Aim of the task → Continue the passage below that argues for ending federal transportation subsidies such as TIGER grants and the Essential Air Service, picking up right after its final sentence rather than working from the listing.

Supplied passage →
*** Block opens ***

The TIGER grant program has long outlived its temporary status and continues to fund projects that should be funded at the local or state level, acting as a boon for local construction projects. The program should be eliminated after drawing down existing commitments.

5. The Essential Air Service Program. The Federal government subsidizes little-travelled rural flights through the Essential Air Service (EAS) program. Like TIGER grants, EAS was established following the deregulation of the airline industry in 1978 and was initially expected to be temporary, but has been constantly reauthorized. Airlines should establish routes on the basis of whether those routes make business sense; taxpayers should not have to subsidize rural air routes when cheaper, unsubsidized travel is available. EAS funding is often used to subsidize flights that are almost entirely empty: data shows that 44 of the 113 subsidized routes flew at least two-thirds empty.[14] Federal taxpayers should not subsidize airline routes, especially when cheaper or more practical alternatives that do not require subsidies exist. The Essential Air Service should be eliminated, leaving its routes to stand on their own merits in the private sector or to be subsidized at the state or local level if those governments deem it absolutely necessary.

*** Block closes ***

Information shown →
*** Block opens ***

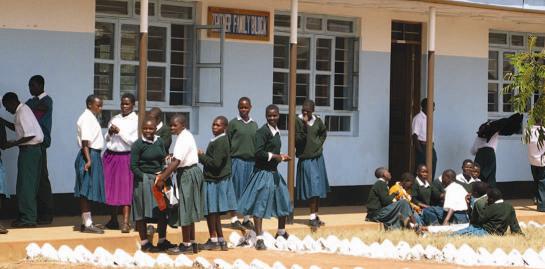 Students at Magulilwa Secondary School, photo by Paul Jacobson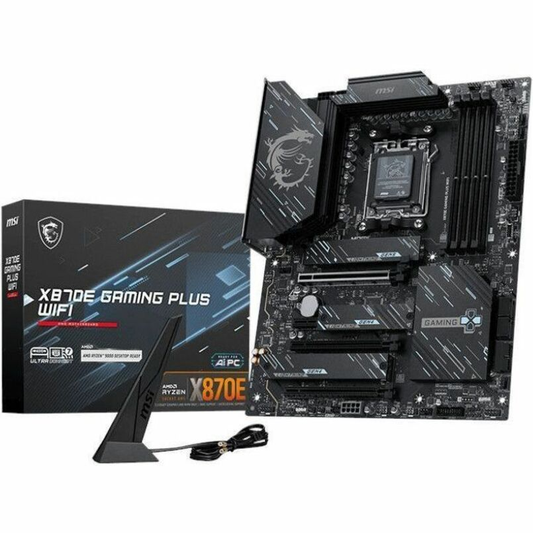 MSI X870E GAMING PLUS WIFI X870E AM5 Max256GB DDR5 ATX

*** Block closes ***

Answer →
6. Amtrak Subsidies. Amtrak is a money-losing entity addicted to corporate welfare subsidies. Whether Amtrak is a fully private or public entity or something in between,[15] the facts are that Amtrak has been a managerial morass and perennial money loser for the federal government, which continues to provide operating and capital subsidies to even the most inviable routes (essentially all of Amtrak’s routes outside the DC-NY-Boston Northeast Corridor). Last year Amtrak’s net losses totaled almost $1.4 billion, including an operating loss of almost $227 million.[16] Congress should phase out federal subsidies for Amtrak and allow privatization and competition on the Northeast corridor and other routes that make financial sense. Long-haul routes and other inviable routes should be closed or turned over to state management.

7. The New Starts Program. The New Starts Program (also known as Capital Investment Grants) provides perverse incentives for state and local governments to ignore maintenance of existing infrastructure in favor of building brand new transit projects that are expensive and unnecessary. This “free” federal money often leaves states on the hook for losses and expensive maintenance that they cannot afford after projects are completed. In addition, the program does not use rigorous standards to ensure that recipient projects are economically, logistically, or environmentally beneficial for the receiving area. As a result, many New Starts projects actually increase congestion, reduce mobility, or consume more energy than the current system or cheaper alternatives ineligible for New Starts funding.[17] Congress should eliminate the New Starts Program and leave state and local governments to direct transportation funding as they deem best.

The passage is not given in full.